Abstract
Cellular Neural Networks (CNN's) are analog, non-linear, dynamic systems which are especially well suited for solving problems in the areas of image processing and pattern recognition. State of the art implementations of two-dimensional CNN's arrays are fabricated in sub-micron Very Large Scale Integration (VLSI) technologies. The increase in circuit integration has driven the need to develop robust testing methods to establish baseline functionality of CNN'S. Present techniques for testing CNN hardware provide only limited capabilities, often require additional hardware, and are limited to specific topologies. The goal of this thesis is to provide a deterministic method to conduct functional testing and dynamic compensation of CNN arrays independent of the size or topology of the array. The methods provide comprehensive, non-invasive techniques for verifying the integrity of each of the functional paths as well as procedures to measure and minimize parametric faults in real CNN hardware.
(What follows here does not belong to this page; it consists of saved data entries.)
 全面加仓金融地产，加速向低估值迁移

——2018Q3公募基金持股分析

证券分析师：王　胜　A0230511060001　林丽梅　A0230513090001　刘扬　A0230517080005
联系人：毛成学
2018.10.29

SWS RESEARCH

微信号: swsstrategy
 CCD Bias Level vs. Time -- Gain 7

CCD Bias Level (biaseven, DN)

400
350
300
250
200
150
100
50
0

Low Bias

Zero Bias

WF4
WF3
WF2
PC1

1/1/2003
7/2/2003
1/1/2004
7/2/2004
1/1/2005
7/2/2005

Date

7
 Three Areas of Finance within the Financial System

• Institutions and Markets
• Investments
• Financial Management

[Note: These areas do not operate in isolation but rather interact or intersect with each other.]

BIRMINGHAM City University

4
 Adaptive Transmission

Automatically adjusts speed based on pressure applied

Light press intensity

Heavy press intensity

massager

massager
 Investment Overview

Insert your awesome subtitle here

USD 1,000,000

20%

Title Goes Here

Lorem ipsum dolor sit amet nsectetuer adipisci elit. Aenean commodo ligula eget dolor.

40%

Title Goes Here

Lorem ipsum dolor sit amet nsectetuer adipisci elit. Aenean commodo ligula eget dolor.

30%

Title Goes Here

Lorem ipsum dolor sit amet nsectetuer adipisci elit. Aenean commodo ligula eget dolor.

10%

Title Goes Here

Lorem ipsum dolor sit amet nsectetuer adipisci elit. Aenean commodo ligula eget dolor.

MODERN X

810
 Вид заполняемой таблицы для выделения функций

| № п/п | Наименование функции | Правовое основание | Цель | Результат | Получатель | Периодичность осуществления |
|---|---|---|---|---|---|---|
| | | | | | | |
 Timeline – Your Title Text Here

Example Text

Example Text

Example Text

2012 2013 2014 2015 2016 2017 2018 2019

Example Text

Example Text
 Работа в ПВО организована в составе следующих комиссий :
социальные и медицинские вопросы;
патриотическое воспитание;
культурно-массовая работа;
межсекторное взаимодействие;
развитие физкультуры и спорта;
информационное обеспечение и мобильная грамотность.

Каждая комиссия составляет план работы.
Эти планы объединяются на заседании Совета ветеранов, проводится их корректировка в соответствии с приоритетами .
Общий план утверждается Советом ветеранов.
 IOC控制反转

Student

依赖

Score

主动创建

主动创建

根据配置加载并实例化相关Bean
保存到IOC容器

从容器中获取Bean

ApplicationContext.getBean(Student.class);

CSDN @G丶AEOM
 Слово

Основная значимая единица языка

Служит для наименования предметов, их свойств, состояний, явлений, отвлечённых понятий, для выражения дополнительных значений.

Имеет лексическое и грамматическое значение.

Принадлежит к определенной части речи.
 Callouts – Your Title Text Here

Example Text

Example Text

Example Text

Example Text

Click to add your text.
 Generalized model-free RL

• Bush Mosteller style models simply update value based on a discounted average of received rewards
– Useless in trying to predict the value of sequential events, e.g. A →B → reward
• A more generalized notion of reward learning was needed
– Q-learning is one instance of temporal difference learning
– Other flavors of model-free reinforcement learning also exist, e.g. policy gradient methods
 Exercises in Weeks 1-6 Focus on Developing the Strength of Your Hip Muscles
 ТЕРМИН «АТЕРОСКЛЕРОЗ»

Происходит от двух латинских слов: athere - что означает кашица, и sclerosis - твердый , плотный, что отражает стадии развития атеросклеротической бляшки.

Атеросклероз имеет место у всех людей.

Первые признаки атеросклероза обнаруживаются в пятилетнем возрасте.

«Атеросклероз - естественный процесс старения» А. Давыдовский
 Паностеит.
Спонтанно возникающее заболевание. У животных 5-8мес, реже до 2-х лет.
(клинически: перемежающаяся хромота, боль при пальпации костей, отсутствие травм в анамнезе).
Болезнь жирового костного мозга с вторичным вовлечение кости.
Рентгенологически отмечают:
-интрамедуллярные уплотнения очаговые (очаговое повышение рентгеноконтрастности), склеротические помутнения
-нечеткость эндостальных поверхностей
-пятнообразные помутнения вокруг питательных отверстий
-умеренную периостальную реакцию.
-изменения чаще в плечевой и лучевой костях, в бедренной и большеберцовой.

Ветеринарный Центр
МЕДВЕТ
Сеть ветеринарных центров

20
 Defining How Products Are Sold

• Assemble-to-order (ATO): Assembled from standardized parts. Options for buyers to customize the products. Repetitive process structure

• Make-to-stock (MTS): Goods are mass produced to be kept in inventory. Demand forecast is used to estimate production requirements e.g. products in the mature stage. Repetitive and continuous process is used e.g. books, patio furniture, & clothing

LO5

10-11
The functional tests consist of a sequence of inputs to the array that insure each node in the system level representation of the CNN is toggled and propagated to the output where it is compared to a known good output vector set. The dynamic compensation strategies characterize and attempt to minimize or eliminate the effect of undesirable parametric faults such as time-constant mismatches, non-linearity in the multipliers and state nodes, and system offsets. Whenever possible, the compensation techniques are carried out locally on each cell independently, otherwise a global compensation approach is used. Numerous CNN architectures had to be modeled to provide insight into different problems faced when testing a VLSI implementations of CNN arrays. For this reason, a set of software tools was developed to select CNN macromodels of different complexities, combine input stimulus files in a logical manner, and generate the necessary files for simulation. The simulation results were used to design, refine, and measure the effectiveness of the proposed testing strategies.
Grimaila, Michael Russell (1995). Comprehensive functional testing and dynamic compensation techniques for Cellular Neural Networks. Master's thesis, Texas A&M University. Available electronically from
https : / /hdl .handle .net /1969 .1 /ETD -TAMU -1995 -THESIS -G75.